他们的关系一直都不算融洽,哪怕前段时间因为他单方面的愧疚,让自己的态度好了一些,但在孙覆洲眼里,沈垣那边应该是没有什么改变才对。
但想到这一层后,孙覆洲又反应过来,自己好像一直不大清楚沈垣是怎么看待他的。
一个警察,他应该是避之不及的吧……
他看了一眼正在专心点外卖的沈垣,沉默专注地样子,好像下一秒就会点出一桌满汉全席。
沈垣并没有怎么避着他,反而还有点……阴魂不散。
孙覆洲犹豫了两秒说:“别点太多了,我不饿。
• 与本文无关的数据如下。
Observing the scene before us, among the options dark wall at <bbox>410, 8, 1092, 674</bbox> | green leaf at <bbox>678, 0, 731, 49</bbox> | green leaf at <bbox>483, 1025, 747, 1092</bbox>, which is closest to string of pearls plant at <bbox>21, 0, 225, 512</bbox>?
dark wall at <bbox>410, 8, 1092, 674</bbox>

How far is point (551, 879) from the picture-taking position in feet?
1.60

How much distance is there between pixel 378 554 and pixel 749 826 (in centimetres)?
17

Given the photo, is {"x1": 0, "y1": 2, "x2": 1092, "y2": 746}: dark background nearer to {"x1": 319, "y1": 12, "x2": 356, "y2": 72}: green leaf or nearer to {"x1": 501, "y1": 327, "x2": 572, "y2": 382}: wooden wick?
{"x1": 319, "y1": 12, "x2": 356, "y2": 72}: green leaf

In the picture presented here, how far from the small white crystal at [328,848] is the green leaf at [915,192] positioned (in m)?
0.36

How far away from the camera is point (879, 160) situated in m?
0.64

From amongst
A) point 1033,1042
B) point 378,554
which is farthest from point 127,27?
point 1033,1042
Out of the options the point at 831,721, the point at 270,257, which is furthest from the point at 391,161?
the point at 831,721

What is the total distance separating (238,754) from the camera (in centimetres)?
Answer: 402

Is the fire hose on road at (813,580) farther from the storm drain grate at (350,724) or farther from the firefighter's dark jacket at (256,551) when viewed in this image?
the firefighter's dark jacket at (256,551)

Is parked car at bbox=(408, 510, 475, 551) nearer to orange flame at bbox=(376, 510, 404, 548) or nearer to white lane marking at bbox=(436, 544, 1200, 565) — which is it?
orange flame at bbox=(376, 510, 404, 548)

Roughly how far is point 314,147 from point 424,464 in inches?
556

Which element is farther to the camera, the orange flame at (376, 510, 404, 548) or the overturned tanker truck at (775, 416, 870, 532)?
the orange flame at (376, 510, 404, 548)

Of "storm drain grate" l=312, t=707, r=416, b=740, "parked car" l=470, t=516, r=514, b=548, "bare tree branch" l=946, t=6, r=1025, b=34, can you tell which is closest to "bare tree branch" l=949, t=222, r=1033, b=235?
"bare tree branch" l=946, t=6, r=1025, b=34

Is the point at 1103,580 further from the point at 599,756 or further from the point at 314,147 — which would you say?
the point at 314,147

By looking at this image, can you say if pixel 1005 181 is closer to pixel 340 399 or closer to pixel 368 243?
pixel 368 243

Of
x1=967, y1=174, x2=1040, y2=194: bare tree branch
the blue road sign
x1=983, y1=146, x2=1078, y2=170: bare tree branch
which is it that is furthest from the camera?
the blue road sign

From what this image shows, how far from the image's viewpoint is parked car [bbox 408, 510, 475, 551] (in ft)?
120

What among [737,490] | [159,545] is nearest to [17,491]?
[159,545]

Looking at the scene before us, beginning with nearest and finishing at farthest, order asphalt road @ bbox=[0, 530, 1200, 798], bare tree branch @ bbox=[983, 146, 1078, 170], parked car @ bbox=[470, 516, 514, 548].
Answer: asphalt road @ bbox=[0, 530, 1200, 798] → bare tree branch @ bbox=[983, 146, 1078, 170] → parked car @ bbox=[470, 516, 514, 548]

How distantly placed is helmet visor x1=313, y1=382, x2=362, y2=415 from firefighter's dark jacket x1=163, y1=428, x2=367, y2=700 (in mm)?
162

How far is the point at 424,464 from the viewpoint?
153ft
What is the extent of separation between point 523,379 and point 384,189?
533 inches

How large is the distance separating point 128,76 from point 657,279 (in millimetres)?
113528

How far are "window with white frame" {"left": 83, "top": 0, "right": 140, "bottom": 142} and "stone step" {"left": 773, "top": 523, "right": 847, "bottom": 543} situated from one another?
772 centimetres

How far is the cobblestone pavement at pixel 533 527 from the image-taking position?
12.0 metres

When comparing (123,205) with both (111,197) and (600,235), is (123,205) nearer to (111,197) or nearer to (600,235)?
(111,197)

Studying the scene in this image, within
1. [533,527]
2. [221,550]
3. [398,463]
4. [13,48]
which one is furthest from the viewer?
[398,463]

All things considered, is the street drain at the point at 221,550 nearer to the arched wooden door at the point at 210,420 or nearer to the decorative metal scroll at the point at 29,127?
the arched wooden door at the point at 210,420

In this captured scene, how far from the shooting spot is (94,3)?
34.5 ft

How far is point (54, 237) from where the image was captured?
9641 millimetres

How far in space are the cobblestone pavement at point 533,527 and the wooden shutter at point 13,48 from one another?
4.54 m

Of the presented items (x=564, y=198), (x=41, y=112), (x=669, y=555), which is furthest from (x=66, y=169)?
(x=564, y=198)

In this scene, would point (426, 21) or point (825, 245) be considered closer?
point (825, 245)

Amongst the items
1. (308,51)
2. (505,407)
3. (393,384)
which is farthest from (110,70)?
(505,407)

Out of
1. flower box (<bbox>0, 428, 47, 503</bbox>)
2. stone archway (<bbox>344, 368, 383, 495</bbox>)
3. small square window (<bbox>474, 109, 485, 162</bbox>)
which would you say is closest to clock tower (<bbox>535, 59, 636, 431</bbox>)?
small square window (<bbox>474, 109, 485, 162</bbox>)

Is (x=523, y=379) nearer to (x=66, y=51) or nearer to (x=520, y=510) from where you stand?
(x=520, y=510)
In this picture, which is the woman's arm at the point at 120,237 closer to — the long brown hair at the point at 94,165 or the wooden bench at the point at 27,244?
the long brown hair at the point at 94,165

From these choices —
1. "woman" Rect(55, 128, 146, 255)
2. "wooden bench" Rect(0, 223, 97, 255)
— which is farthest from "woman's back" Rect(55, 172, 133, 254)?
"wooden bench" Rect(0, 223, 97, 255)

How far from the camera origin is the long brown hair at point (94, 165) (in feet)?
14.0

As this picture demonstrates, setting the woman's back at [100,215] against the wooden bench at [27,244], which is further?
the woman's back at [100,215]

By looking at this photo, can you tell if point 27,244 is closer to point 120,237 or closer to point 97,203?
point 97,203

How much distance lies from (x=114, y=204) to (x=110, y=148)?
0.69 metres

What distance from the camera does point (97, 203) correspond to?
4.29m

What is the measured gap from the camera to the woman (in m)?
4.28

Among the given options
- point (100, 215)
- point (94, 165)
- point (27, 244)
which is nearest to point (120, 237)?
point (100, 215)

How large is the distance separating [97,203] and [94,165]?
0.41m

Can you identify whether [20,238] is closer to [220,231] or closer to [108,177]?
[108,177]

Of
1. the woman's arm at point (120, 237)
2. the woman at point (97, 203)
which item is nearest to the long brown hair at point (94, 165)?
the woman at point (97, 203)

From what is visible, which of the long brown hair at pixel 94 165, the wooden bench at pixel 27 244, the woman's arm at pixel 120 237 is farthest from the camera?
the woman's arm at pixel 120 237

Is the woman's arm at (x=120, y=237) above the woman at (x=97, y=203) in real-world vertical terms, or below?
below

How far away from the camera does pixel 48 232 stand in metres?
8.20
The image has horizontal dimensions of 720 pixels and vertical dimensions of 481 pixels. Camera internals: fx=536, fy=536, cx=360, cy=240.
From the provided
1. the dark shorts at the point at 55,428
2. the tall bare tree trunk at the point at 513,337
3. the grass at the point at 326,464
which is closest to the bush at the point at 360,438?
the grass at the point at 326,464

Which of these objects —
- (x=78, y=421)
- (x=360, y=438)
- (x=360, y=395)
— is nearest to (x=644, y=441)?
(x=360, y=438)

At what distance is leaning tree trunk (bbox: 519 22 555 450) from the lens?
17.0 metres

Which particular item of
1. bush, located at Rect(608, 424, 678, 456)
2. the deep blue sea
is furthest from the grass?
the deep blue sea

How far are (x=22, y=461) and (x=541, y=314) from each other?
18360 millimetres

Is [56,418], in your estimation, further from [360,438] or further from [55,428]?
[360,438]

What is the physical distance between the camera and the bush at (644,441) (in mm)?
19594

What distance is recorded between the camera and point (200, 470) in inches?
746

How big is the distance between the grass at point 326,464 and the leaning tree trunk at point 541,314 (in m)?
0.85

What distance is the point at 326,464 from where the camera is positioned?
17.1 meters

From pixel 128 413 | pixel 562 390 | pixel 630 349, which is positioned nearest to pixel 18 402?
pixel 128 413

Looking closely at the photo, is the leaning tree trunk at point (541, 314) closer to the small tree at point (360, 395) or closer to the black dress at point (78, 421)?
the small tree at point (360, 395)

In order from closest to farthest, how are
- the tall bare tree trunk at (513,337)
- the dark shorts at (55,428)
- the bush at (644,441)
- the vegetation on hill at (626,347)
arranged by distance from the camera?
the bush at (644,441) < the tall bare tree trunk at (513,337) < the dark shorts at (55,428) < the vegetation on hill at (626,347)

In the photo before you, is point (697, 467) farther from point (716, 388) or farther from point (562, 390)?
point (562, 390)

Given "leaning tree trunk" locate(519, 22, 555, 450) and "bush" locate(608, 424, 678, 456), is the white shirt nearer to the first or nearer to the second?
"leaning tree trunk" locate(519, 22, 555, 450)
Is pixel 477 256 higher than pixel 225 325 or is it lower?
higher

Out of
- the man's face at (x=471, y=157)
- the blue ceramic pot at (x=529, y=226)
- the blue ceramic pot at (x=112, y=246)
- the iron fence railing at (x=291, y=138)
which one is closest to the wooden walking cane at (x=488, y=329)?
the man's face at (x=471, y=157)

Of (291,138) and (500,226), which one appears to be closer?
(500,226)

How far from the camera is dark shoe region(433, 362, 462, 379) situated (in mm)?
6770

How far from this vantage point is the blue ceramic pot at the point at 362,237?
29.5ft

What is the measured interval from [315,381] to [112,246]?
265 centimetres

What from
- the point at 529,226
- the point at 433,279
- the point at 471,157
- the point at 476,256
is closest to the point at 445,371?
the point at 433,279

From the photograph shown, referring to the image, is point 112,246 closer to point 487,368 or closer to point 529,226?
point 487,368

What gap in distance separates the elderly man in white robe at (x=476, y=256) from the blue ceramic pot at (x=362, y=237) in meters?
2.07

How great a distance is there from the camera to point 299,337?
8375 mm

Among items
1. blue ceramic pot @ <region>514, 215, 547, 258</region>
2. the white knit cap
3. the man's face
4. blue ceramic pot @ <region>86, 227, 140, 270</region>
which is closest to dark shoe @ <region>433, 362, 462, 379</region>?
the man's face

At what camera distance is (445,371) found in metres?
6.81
”
沈垣端着杯子喝了两口,再放下来时,杯子里的酒已经见底了:“不是怕你饿。”
孙覆洲刚觉得自己有点自作多情,荡漾的心神稳了下来,紧接着,沈垣又说了一句:“光喝酒对胃不好,给你买了护肝片。”
“……”
孙覆洲抬手,将杯子里的酒一饮而尽。
酒精从喉咙里划过,穿过胸膛,好像转了个弯,淹进了心里。
沈垣沉默了两秒,劝道:“……你别喝太快。”
孙覆洲一边将自己和他的杯子都倒满,一边没好气地反问:“你管那么多干嘛?”
说喝酒的是你,自己一个人在那喝的也是你。
想着想着就毛了,孙覆洲又把杯子里的酒一口喝干净了:“赶紧吧,我明天还要上班。”
沈垣想起来这位大爷脾性向来乖张,真计较下去俩人指不定要干架,只好跟他一样把杯子里的酒喝完了。
外卖已经下单,沈垣就把手机丢在了一边,想着得找个话题:“你们今天……找到那个小姑娘的尸体了?”
张佳丽的事让孙覆洲冷静了下来:“你怎么知道?”
沈垣以为他在怀疑:“樰城小报上有写,一个女高中生在某青年旅馆被割喉。”
一想到张佳丽的死可能和王琴琴有关联,孙覆洲就不大愿意跟沈垣说,前不久沈垣那副失魂落魄的样子他还历历在目,这时候说这个无异于是再扫兴。
于是他搪塞了两句:“案子还在查,你就别问这么多。”
虽然他是随口搪塞,但沈垣就真没问了。
外卖送过来还需要几十分钟,沈垣还是决定给他下点儿面垫垫肚子,毕竟这些酒都比较烈,孙覆洲喝酒架势又大,两人要是真这么一直干喝,估计等不到外卖来就都得醉了。
沈垣走进厨房,研究了冰箱里仅剩的食材:“家里还剩俩番茄,给你做个番茄鸡蛋面了啊。”
孙覆洲一边刷着手机一边喝酒,酒精逐渐让人神经放松,他懒懒地嗯了一声,也没管人在厨房听没听到。
沈垣望了一眼沙发上露出来的半个毛茸茸的头顶,抿了抿唇,将食材拿了出来。
洗番茄,切番茄,打鸡蛋,筷子跟碗发出的敲击声极其规律,配合灶火煮水的呼呼声与滋滋声,构建了一个格外温馨的氛围。